EXPLORE THE MATERIAL:
[A] According to the text on the Octopussy soundtrack, where was the original music video for "All Time High" actually filmed?
[B] Extend the text on the Octopussy soundtrack, picking up right after its last line.

#### PASSAGE ####

Octopussy is the soundtrack for the eponymous thirteenth James Bond film. The score was composed by John Barry, the lyrics by Tim Rice. The opening theme, "All Time High" is sung by Rita Coolidge and is one of six Bond film title songs or songs that are not named after film's title.

The original compact disc released in 1985, by A&M Records, was recalled because of a printing error, and became a rarity. In 1997, the soundtrack was released, by Rykodisc, with the original soundtrack music and some film dialogue, (additional tracks, No. 3, No. 7, and No. 10 seen below) on an Enhanced CD version. The 2003 release, by EMI, restored the original soundtrack music sans dialogue. The original music video of "All Time High" shows Rita Coolidge in very soft focus in what appears to be an Indian palace, but which is actually one of the film's locations, the Royal Pavilion in Brighton, England.

Track listing
Original Release/2003 Remastered Version:
 "All Time High" – Rita Coolidge
 "Bond Look-Alike"
 "009 Gets the Knife and Gobinda Attacks"
 "That's My Little Octopussy"
 "Arrival at the Island of Octopussy"
 "Bond at the Monsoon Palace"

#### SOURCE MATERIAL ####

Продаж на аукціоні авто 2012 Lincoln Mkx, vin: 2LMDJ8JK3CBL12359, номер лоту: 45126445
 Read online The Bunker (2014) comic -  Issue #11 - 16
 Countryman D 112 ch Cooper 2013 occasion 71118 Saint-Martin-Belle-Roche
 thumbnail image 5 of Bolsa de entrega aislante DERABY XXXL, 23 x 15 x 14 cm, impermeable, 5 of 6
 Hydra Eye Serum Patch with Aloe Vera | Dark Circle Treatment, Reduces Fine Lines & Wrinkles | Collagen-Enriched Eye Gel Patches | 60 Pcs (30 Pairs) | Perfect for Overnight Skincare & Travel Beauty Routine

####

EXERCISE RESULTS:
[A] The Royal Pavilion in Brighton, England.

[B]
 "Bond Meets Octopussy"
 "Yo-Yo Fight and Death of Vijay"
 "The Chase Bomb Theme"
 "The Palace Fight"
 "All Time High (Movie Version)" – Rita Coolidge

1997 release:
 "All Time High" – Rita Coolidge
 "Bond Look-Alike"
 "Miss Penelope"—dialogue
 "009 Gets the Knife and Gobinda Attacks"
 "That's My Little Octopussy"
 "Arrival at the Island of Octopussy"
 "Introducing Mr Bond"—dialogue
 "Bond at the Monsoon Palace"
 "Bond Meets Octopussy"
 "Poison Pen"—dialogue
 "Yo-Yo Fight and Death of Vijay"
 "The Chase Bomb Theme"
 "The Palace Fight"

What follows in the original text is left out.